Russian authorities have sent imprisoned Michigan native Paul Whelan to “a strict regimen camp” established “as part of the gulag under Stalin,” according to the former Marine’s twin brother.

“He's really into the unknown,” David Whelan told the Washington Examiner.

Whelan has been sentenced to 16 years of imprisonment on charges of espionage based on allegations that his family says were trumped up by Russian security services with the assistance of a supposed friend who owed him money. His family believes that Russian President Vladimir Putin’s government wants to swap Paul Whelan in a prospective deal involving high-profile Russian criminals in American prisons, but U.S. officials have dismissed the idea of a trade.

“We seem to be at sort of an impasse where if there are discussions going on, it's not clear they're going on,” David Whelan said. “And in fact, Paul being sent out to the labor camp suggests that there aren't any activities going on between the two countries.”

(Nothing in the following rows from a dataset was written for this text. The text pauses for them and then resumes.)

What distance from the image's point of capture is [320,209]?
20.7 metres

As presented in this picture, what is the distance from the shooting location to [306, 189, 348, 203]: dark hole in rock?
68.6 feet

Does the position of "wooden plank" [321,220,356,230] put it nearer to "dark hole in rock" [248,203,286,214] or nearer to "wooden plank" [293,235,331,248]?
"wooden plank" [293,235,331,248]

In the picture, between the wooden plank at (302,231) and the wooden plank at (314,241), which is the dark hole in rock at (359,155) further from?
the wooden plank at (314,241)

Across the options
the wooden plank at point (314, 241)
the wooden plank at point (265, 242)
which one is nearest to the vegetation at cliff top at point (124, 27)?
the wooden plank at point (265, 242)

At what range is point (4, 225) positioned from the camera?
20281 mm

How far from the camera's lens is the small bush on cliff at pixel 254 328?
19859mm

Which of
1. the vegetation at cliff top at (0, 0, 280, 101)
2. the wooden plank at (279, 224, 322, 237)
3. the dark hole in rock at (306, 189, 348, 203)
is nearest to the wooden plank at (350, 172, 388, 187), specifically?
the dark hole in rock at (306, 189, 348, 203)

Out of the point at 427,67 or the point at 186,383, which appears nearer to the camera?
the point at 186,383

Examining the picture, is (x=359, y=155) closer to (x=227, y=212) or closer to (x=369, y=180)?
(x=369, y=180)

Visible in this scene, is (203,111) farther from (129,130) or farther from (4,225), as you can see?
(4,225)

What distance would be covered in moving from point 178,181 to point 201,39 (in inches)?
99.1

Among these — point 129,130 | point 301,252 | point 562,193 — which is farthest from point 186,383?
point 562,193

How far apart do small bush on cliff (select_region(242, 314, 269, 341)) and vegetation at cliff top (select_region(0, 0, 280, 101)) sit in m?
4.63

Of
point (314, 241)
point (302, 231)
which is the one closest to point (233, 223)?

The lack of communication was evident on Monday, when State Department officials made a routine inquiry about Paul Whelan’s status at Lefortovo Prison only to learn that he “wasn’t there anymore.” Prison authorities declined to provide any information about his whereabouts to the U.S. government, his brother said, but they told British officials on Tuesday that he had been sent by train to a camp in Mordovia.

“It is no surprise that once again the Russian authorities violated Russian law, by failing to notify our family about Paul's whereabouts,” David Whelan wrote in an email to journalists and supporters. “It also shows how easily American citizens held in Russia can disappear from view, as consular access is now even more curtailed than it has been since Paul was first wrongly detained.”

Conditions at the Mordovia camps, “the only island of the Gulag archipelago which prevailed,” as Russian dissident Pyotr Verzilov recalled in 2013, can be brutal.

"There are many sayings among prisoners who served out their sentences in one of these prisons in the Mordovlag: 'If you’ve been to a prison camp in Mordovia, hell will seem like a rather elegant resort,'" Verzilov — whose wife, Pussy Riot member Nadezhda Tolokonnikova, spent nearly two years at a Mordovian facility — quoted the prisoners as saying of the place.

David Whelan expressed a paradoxical optimism that his brother might benefit from being moved there after nearly 20 months in a Moscow jail. “Even though it's a strict regimen camp, that is possibly better than being in Lefortovo,” he said. “The pre-trial detention centers in Moscow are pretty awful.”

At Mordovia, Paul Whelan seems likely to be forced into “some sort of light industrial labor” with only quarterly opportunities to receive mail from his family and “highly constrained” access to American diplomats. “It sounds like the strict regimen actually applies to how strictly the prisoners are treated,” his brother said. “And if he falls afoul of the prison camp authorities, he can be put into ... almost like a solitary confinement environment within the camp.”

The experience of the camp is almost a literal legacy of the Soviet Union’s oppression, with “family dynasties,” as David Whelan put it, of prison guards who work the same jobs that their grandparents held.

“The brutal traditions passed from grandfather to father to son and became infamous across the Soviet Union, with most prison officials in the Mordovian prison system of the belief that they are still living in a Soviet-style reality, frozen somewhere around the mid-1970s,” Verzilov wrote in 2013.

David Whelan said he’s not sure if his brother’s transfer to that place is “a negotiating tactic” meant to apply pressure to the State Department or a sign that his case is intractable.

“We're in a little sailboat floating in a big sea with not a whole lot of indicators of which way to go or what’s going to happen next,” he said.